ここの最大の特徴は、『朝5時までの営業』だろう。普通のゲーセンならば、風営法で0時には閉店をしなければならないのだが、ここは『バッティングセンター』なので風営法には引っかからない、らしい。ただ、敷地面積の半分以上はゲーセンだったのだが。また、走り屋がたむろする山中峠の麓という事もあって、昼より夜中のほうが賑わうというかなり特殊な施設だった。昼は昼で学生が来るのだが。
施設内容も独特で、最初に訪れた時はバッティングセンター+ゲーセン+ビリヤード場+卓球場だったのが、気付いた時にはカラオケが増設され、漫画喫茶が増設され、どういう訳かご飯食べ放題のフードコート(コンビニ)が増設されるという謎の充実を果たしていった。柔軟過ぎる対応に、訪れる度にお客の方が戸惑う不思議施設。久々に訪れた今日は、ダーツ場にゴルフの練習場まで作られていた。ホントに何でもありだ。
更にプライズ類に置いては、前代未聞となるようなグッズが陳列されまくっていた。18歳未満のお客さん大丈夫か、と目を疑うようなラインナップ。ここでチャイナドレスを手に入れた按摩師のNは、「良かった」と謎のセリフを残している。他にも、施設内の金券が入ったカプセルや、UFOキャッチャーのアームを針に変えたりした特殊台を量産していたのも面白かった。キタバチは、他のゲーセンには無い特殊な進化を果たし続けた、稀有な存在だったのだ。

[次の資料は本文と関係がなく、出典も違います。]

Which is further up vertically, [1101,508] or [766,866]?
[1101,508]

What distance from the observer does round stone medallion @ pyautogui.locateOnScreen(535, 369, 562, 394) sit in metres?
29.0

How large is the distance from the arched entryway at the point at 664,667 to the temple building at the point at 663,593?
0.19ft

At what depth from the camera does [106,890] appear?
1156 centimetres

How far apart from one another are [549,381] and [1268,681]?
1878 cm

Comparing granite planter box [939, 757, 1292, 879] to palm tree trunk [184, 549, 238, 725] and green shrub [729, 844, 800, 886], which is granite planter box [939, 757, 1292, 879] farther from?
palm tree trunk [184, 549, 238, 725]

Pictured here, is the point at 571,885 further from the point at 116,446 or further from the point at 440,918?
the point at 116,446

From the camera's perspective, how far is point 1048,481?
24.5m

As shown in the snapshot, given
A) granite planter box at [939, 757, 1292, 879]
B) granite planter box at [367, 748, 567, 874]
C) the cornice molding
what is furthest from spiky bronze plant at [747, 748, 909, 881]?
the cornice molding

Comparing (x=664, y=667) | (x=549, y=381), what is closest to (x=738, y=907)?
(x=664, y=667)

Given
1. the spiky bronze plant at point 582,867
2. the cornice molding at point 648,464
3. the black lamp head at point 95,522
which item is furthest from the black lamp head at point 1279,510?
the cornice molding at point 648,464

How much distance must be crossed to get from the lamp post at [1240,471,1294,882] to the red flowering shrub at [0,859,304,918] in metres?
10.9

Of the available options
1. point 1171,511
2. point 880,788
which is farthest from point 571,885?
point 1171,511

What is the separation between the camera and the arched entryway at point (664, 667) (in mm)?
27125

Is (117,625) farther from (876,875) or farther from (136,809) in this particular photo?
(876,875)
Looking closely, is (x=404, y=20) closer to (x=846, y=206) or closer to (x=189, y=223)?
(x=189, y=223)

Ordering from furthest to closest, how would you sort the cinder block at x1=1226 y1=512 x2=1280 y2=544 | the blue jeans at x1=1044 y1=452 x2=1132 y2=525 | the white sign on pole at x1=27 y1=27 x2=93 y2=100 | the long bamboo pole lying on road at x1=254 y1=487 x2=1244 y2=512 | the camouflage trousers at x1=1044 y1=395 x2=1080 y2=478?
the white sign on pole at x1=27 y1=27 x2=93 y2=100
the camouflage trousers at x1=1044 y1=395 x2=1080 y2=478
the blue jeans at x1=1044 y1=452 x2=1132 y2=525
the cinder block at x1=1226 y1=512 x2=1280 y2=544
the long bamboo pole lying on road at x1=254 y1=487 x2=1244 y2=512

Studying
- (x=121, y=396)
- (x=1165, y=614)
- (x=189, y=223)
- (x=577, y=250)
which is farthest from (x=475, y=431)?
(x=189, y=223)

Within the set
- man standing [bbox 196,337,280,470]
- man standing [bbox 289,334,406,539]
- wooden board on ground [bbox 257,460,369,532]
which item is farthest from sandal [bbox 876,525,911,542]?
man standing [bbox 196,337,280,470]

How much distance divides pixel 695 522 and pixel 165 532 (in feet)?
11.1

最終日という事もあって、日曜の23時なのに店内は人で一杯だった。それも、どうやら僕と同年代の30代のお客さんが多いように思う。店員さんに許可を貰って、店内を沢山撮影させて貰った。同じように携帯やデジカメで撮影をしている人が沢山居る。思い出作りにと、片っ端からゲームを遊んでいるお客さんが居る。バッティング場の前で、遊んでいる人をじっと眺めている人が居る。ビリヤード場、卓球場は大勢の人で埋まっていた。スタッフも懐かしい常連さん達と、思い思いに談笑している。
だが、そんな中でショックな言葉を耳にした。通りすがりの若いお客さんが、「キタバチがこんな賑わってるん、初めて見たわ」と呟いたのだ。僕が知っているキタバチは、いつでもお客さんが一杯だった。賑やかで楽しかった思い出しかないのだ。これが時代の流れなんだろうか。
折角なので、バッティングセンターでも遊んでみた。体調もボロボロなので、90kmでチャレンジするものの前に飛ばず。2ゲームやって、ヒット性の当たりは1本という情けない結果に終わった。何か体のあちこちが痛い。手の平にも痣が出来た。か弱すぎる。
0時前、メダルコーナーの電気が落とされた。続いて、レトロゲームコーナーのドアが閉められた。青春の思い出の地が、緩やかに終わって行く。恐らくこんな味のある施設、二つと無いだろう。奇跡的なバランスで40年間も多くのお客さんを楽しませた、北白川バッティングセンター。ただただ切ない。0時半、僕は店を後にした。
長い間、本当にお世話になりました。有難う、さようなら、北白川バッティングセンター。